Quadrotor Attitude Control via Deep Reinforcement Learning and Cascade PID

In recent years, quadrotor unmanned aerial vehicles have gained significant attention due to their versatility in applications such as surveillance, delivery, and environmental monitoring. However, maintaining stable attitude control for a quadrotor in dynamic and complex environments remains a challenging task. Traditional control methods, including proportional-integral-derivative (PID) algorithms and their variants, model predictive control (MPC), and backstepping techniques, are commonly employed in commercial quadrotor systems. Despite their maturity, these approaches often rely on extensive trial-and-error tuning and expert knowledge, which limits their adaptability to rapidly changing conditions and diverse quadrotor configurations. To address these limitations, we integrate modern machine learning techniques, specifically deep reinforcement learning, into quadrotor attitude control. This paper proposes a hybrid control strategy that combines cascade PID with the deep deterministic policy gradient (DDPG) algorithm to enhance adaptive parameter tuning and stability for quadrotor attitude control. By leveraging the Actor-Critic framework, our method improves learning efficiency and reduces dependency on manual tuning, ultimately achieving superior performance in high-dynamic scenarios.

The core of our approach lies in modeling the quadrotor dynamics and designing a controller that autonomously adjusts PID gains based on environmental feedback. We begin by establishing a comprehensive dynamic model of the quadrotor using Newton-Euler equations, which describe the forces and moments acting on the vehicle. This model forms the foundation for simulating quadrotor behavior and training our reinforcement learning agent. Subsequently, we define the state and action spaces for the DDPG algorithm, where the actions correspond to the adaptive gains of the cascade PID controller. A multi-objective reward function is designed to promote stability, minimize errors, and ensure safe operation during training. Experimental results demonstrate that our DDPG-based cascade PID controller outperforms traditional methods in terms of convergence speed, attitude tracking accuracy, and disturbance rejection. This work highlights the potential of deep reinforcement learning in advancing quadrotor control systems and paves the way for more robust autonomous flight.

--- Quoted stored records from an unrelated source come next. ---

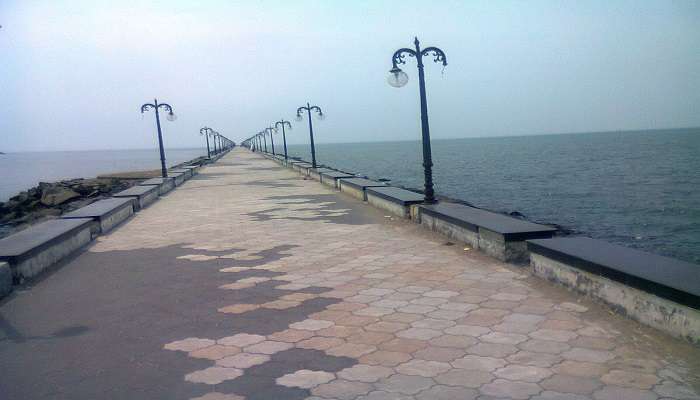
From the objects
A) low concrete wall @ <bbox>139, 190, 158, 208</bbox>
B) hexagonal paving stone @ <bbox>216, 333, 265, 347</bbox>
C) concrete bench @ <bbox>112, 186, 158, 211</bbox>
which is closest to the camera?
hexagonal paving stone @ <bbox>216, 333, 265, 347</bbox>

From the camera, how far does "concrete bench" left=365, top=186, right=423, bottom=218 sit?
9891mm

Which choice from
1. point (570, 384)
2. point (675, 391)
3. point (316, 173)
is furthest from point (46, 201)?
point (675, 391)

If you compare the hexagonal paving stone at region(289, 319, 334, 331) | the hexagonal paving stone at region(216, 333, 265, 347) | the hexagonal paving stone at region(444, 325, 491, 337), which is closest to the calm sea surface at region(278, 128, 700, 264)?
the hexagonal paving stone at region(444, 325, 491, 337)

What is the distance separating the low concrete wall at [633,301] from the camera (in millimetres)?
3711

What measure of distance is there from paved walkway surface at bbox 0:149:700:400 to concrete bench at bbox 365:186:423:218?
231 centimetres

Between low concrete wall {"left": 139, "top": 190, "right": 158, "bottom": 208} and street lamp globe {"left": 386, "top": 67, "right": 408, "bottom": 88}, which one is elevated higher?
street lamp globe {"left": 386, "top": 67, "right": 408, "bottom": 88}

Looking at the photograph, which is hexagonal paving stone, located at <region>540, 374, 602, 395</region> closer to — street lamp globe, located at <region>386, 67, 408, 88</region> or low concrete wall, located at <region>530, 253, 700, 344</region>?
low concrete wall, located at <region>530, 253, 700, 344</region>

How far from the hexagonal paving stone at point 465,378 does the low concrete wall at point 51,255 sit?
5.07 m

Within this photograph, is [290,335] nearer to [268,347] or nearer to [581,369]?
[268,347]

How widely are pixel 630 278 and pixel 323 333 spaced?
2.44m

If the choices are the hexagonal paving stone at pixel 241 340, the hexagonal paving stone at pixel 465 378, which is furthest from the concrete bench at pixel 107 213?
the hexagonal paving stone at pixel 465 378

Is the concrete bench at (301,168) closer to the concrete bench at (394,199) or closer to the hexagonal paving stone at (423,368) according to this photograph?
the concrete bench at (394,199)

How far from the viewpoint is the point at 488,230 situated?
6609 millimetres

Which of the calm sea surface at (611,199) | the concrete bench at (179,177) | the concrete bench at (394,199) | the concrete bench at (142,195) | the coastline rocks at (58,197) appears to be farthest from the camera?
the coastline rocks at (58,197)
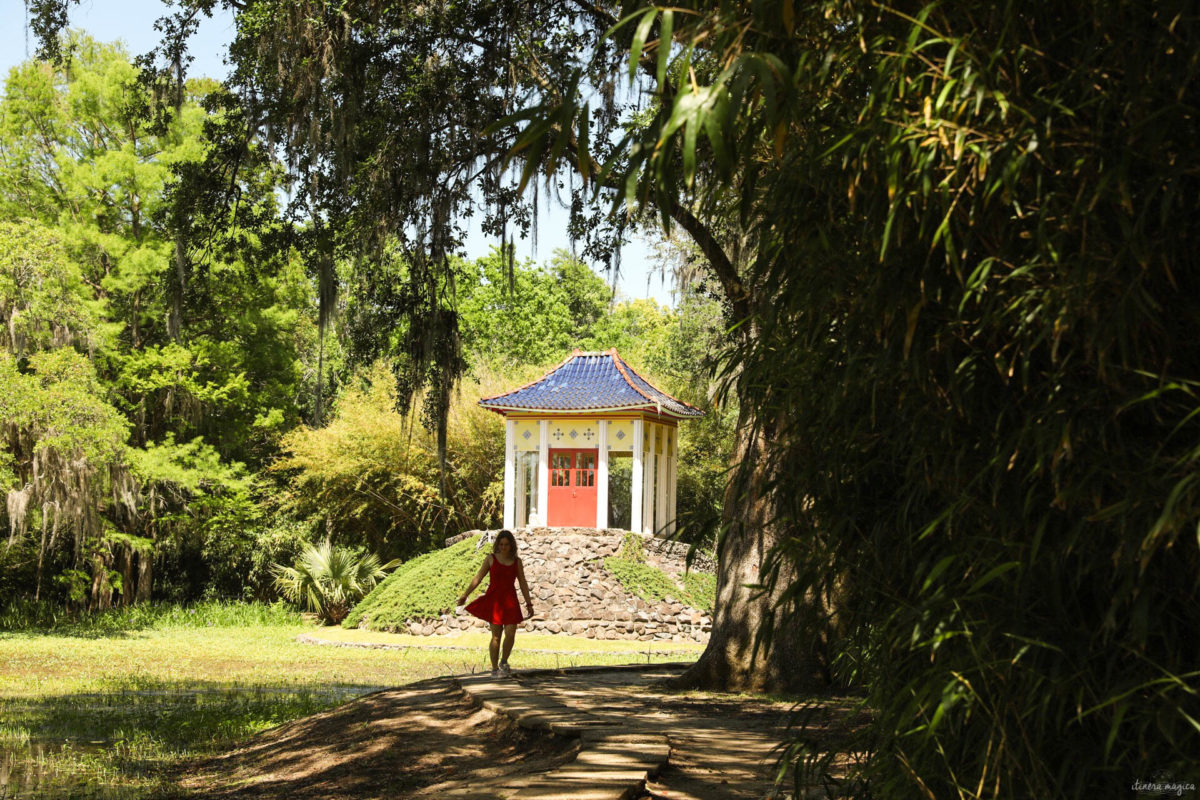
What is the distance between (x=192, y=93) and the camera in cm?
2628

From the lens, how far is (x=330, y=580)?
2388cm

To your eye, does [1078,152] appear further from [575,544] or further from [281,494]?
[281,494]

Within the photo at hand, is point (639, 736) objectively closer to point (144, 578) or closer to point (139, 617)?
point (139, 617)

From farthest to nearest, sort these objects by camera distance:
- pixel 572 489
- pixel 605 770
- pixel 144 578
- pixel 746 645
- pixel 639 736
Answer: pixel 144 578 < pixel 572 489 < pixel 746 645 < pixel 639 736 < pixel 605 770

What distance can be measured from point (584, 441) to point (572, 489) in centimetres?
115

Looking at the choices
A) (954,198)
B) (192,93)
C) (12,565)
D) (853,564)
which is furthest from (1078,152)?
(192,93)

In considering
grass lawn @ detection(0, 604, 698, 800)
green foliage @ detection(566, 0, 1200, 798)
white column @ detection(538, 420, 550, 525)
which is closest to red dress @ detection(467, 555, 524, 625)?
grass lawn @ detection(0, 604, 698, 800)

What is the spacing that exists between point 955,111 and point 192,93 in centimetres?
2731

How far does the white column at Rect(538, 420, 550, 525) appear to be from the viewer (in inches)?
940

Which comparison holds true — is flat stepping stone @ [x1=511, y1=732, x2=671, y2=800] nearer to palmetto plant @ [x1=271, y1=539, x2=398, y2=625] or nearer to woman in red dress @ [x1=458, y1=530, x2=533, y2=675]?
woman in red dress @ [x1=458, y1=530, x2=533, y2=675]

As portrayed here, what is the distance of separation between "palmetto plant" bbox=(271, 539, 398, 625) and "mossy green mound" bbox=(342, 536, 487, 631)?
43.4 inches

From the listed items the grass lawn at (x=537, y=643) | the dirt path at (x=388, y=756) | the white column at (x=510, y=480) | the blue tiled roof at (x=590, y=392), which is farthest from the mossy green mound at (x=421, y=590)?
the dirt path at (x=388, y=756)

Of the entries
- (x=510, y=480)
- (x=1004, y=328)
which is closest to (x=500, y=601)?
(x=1004, y=328)

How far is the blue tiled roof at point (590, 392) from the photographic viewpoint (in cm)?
2320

To provide a visual reference, the following figure illustrates a typical quadrotor structure, which consists of four rotors arranged in an “X” configuration. This setup allows for controlled movement through variations in rotor speeds, enabling precise attitude adjustments.

Dynamic Modeling of the Quadrotor

Accurate dynamic modeling is essential for effective quadrotor control. We consider an “X”-type quadrotor and define two coordinate systems: the Earth frame (inertial coordinate system) and the Body frame (body-fixed coordinate system). The Earth frame, denoted as $$O_e = (x_e, y_e, z_e)$$, serves as a global reference, while the Body frame, $$O_b = (x_b, y_b, z_b)$$, is attached to the quadrotor’s center of mass. The quadrotor’s attitude is represented by Euler angles $$\Theta = (\phi, \theta, \psi)$$, where $$\phi$$ is the roll angle, $$\theta$$ is the pitch angle, and $$\psi$$ is the yaw angle. Each rotor generates a thrust force $$T_i$$ (for i=1,2,3,4), and the transformation between coordinate systems is achieved through rotation matrices.

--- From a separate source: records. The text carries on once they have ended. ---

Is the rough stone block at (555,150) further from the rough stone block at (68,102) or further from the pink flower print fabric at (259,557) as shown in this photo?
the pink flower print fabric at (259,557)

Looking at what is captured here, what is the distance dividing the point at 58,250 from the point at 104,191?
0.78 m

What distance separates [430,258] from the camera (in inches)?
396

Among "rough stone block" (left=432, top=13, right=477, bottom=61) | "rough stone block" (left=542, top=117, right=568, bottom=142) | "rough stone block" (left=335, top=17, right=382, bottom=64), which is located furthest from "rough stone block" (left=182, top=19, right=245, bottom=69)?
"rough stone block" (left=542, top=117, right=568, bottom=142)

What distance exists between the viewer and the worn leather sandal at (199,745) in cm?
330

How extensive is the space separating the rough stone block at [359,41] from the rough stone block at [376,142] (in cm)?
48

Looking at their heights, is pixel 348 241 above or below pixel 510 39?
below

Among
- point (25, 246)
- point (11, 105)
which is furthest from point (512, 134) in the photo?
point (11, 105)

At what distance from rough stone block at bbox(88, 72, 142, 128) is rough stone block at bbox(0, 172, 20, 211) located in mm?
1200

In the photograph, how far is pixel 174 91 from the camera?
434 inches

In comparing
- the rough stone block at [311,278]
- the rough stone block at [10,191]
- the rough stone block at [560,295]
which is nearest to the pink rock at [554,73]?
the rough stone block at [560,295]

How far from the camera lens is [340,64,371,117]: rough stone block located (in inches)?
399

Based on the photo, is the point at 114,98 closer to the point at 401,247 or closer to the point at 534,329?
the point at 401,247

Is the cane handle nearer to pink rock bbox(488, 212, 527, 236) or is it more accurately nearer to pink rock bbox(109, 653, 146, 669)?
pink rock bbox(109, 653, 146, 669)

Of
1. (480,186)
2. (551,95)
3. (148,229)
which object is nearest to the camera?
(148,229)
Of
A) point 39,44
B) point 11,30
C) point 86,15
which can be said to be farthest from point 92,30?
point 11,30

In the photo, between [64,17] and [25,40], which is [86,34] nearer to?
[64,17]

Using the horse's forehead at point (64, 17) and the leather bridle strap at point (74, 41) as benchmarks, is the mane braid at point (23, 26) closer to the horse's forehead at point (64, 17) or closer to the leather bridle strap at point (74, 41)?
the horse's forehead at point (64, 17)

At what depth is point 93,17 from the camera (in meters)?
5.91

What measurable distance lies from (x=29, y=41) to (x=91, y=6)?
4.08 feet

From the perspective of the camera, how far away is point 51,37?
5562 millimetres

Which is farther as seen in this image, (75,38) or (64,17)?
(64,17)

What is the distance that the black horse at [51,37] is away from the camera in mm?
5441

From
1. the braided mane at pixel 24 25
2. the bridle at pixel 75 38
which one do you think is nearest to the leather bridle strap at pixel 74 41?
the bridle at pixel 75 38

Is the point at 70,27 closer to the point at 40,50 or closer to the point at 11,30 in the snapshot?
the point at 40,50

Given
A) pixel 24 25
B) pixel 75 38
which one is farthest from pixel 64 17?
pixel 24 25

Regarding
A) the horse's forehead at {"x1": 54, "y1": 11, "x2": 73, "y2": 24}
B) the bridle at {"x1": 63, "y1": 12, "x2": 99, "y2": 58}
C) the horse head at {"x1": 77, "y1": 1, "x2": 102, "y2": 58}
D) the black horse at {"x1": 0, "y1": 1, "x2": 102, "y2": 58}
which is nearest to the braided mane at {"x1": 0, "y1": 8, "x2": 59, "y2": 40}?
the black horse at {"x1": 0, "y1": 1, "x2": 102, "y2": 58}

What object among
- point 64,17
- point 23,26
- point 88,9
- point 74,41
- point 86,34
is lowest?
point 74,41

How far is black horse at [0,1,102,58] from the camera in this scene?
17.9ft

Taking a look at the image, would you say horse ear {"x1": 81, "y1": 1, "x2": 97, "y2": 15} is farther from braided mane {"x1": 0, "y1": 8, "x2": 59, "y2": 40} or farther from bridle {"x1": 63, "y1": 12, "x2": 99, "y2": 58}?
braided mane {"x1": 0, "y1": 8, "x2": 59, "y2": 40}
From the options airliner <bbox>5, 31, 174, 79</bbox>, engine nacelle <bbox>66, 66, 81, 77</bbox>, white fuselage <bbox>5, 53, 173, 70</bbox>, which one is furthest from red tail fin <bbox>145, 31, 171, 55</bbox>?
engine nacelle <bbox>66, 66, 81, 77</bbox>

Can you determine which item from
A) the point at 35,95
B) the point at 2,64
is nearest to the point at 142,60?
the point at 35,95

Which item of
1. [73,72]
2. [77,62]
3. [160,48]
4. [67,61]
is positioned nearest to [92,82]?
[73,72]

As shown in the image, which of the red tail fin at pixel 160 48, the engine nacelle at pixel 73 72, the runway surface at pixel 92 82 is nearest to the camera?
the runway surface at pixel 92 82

Using the Newton-Euler formulation, the equations of motion for the quadrotor can be derived. The translational dynamics in the Earth frame are governed by the following equation:

$$ m \ddot{\mathbf{p}} = \mathbf{F} – m \mathbf{g} + \mathbf{F}_d $$

where $$m$$ is the mass of the quadrotor, $$\mathbf{p} = [x, y, z]^T$$ is the position vector in the Earth frame, $$\mathbf{F}$$ is the total thrust vector in the Body frame, $$\mathbf{g} = [0, 0, g]^T$$ is the gravity vector, and $$\mathbf{F}_d$$ represents external disturbances. The rotational dynamics are described by:

$$ \mathbf{J} \dot{\boldsymbol{\omega}} + \boldsymbol{\omega} \times \mathbf{J} \boldsymbol{\omega} = \boldsymbol{\tau} $$

Here, $$\mathbf{J}$$ is the inertia matrix, $$\boldsymbol{\omega} = [p, q, r]^T$$ is the angular velocity vector in the Body frame, and $$\boldsymbol{\tau} = [\tau_\phi, \tau_\theta, \tau_\psi]^T$$ is the torque vector. The total thrust and torques are related to the rotor thrusts by:

$$ \begin{bmatrix} F \\ \tau_\phi \\ \tau_\theta \\ \tau_\psi \end{bmatrix} = \begin{bmatrix} 1 & 1 & 1 & 1 \\ 0 & -l & 0 & l \\ l & 0 & -l & 0 \\ -c & c & -c & c \end{bmatrix} \begin{bmatrix} T_1 \\ T_2 \\ T_3 \\ T_4 \end{bmatrix} $$

where $$l$$ is the arm length from the center to each rotor, and $$c$$ is a drag coefficient. For simplicity, we assume a symmetric quadrotor with identical rotors, leading to a diagonal inertia matrix $$\mathbf{J} = \text{diag}(J_{xx}, J_{yy}, J_{zz})$$. The kinematics relating the Euler angles to angular velocities are given by:

$$ \dot{\Theta} = \mathbf{R} \boldsymbol{\omega} $$

with $$\mathbf{R}$$ being the transformation matrix. This model captures the essential dynamics of the quadrotor and serves as the basis for controller design and simulation.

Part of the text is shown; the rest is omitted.